Some choices based on our students would be:

  • A bilingual/ELL school
    • Spanish
    • ELL
    • French
    • Bilingual classes
      • Science
      • Math
      • Social studies
  • A CTE/Science and Tech
    • Autos
    • Woods
    • Physics (AP)
    • ROTC or their ROV/tech focus 
    • Culinary
    • Computers
    • Jewelry
    • Photography
    • Yearbook
  • Another would be fine arts/humanities. 
    • English 
      • 9-11
      • AP
      • Film Criticism
      • Shakespeare
    • Creative Writing
    • Psychology
    • History
    • Sociology
    • Music (band/orchestra)
    • Theatre
    • Fine arts (ceramics, art, drawing)
These all seem general enough to work but not locking anyone in. There is a fine line between this and tracking. Looking at this, it's easy to see how fine arts/humanities could eat all the AP. But, allowing students to choose, be recommended, explore, as long as it's not a tracked thing, would help. If you're aware of the pitfalls you should be able to avoid them.

Each house or academy could have a color, an aspect of the school colors- scarlet, blue, gold? Each could have their own name. Our mission statement is Knowledge Today...Success Tomorrow. What if the bilingual academy was Success? Science and Tech was Tomorrow? Humanities was Knowledge?

Some subjects like PE, Science, fine arts, might serve more than one school, but certainly would weigh more one way than the other. So most of the fine arts might be in the humanities school, lower science might be spread evenly, but higher ups like AP and physics, might be in the science and tech. A lot would depend on the teacher, ideally these academies would allow staff to pursue their interests.

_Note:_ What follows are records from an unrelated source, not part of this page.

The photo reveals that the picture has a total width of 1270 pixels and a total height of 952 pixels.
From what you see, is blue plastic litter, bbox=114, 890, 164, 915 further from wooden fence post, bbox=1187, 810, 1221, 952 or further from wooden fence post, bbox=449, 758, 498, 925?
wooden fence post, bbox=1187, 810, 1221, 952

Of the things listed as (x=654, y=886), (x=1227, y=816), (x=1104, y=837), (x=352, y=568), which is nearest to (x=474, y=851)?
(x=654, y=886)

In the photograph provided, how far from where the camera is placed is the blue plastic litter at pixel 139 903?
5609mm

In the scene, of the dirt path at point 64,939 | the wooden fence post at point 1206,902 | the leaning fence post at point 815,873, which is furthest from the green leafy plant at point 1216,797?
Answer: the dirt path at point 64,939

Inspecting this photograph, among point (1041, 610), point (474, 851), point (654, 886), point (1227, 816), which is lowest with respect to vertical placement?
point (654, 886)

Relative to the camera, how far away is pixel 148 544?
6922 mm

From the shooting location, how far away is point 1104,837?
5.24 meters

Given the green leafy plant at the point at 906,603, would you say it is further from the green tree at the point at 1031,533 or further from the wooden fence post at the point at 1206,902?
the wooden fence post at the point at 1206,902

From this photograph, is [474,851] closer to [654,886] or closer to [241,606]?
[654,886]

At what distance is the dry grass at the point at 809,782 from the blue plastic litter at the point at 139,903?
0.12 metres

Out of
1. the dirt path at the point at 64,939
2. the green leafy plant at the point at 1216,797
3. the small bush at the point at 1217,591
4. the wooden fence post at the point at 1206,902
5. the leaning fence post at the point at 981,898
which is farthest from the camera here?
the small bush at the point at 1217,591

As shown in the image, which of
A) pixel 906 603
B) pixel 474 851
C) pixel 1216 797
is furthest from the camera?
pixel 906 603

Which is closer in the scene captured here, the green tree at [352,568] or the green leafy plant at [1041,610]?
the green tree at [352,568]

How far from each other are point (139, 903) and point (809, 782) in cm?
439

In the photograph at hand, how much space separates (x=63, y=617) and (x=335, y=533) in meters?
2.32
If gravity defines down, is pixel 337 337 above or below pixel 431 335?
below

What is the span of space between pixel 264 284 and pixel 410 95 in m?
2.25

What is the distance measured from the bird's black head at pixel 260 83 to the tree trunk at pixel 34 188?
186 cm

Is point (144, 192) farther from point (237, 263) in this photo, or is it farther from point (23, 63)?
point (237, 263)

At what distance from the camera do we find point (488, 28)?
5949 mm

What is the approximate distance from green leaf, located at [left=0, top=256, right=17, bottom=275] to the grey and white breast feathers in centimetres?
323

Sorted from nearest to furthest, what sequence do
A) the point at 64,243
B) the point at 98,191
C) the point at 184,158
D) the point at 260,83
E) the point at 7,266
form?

I think especially the bilingual/ELL academy would honor our 86% Chican@ population, encourage participation in the bilingual seal program, and better support our ELL students.

Within these schools, there would be roughly 30 faculty, so it'd be easier for them to get to know each other, work together. If it was divided into these schools, then the math, English, history teachers could work to design curriculum, interdisciplinary projects, within those themes/topics, each class supporting and adding to the others.

We'd keep the same mascot, sports teams, clubs, so there'd be that shared set of experiences. Same with dances and such. But the academies could "compete" for spirit things versus grades competing.

The smaller schools, divided on campus, would also mean that we would know all the students in our school. We'd see them in the hall, know their names, be able to intervene, know our families.

Research is a little iffy on this type of division. Some schools who did it say it didn't work, but also couch that by saying that it didn't work because they broke into smaller schools but kept the same structures, so things didn't change. Like freshman or sophomore academies, just breaking down into smaller pieces doesn't fix things. They require perspective shifts and a willingness to do real work. In the schools where the reorganization DID work, graduation rates rose, sometimes as high as 30%. Chronic absenteeism dropped. Test scores rose.

I don't know. I've experienced a LOT where great ideas, easy to execute, were suggested to improve schools, but administration wasn't willing to try them, or tried but didn't support and follow through.
But I am also a worker bee. I am really incapable of sitting by and not trying to help.

Anyone have thoughts- experiences in smaller schools? Successes? Failures? I'd love to hear.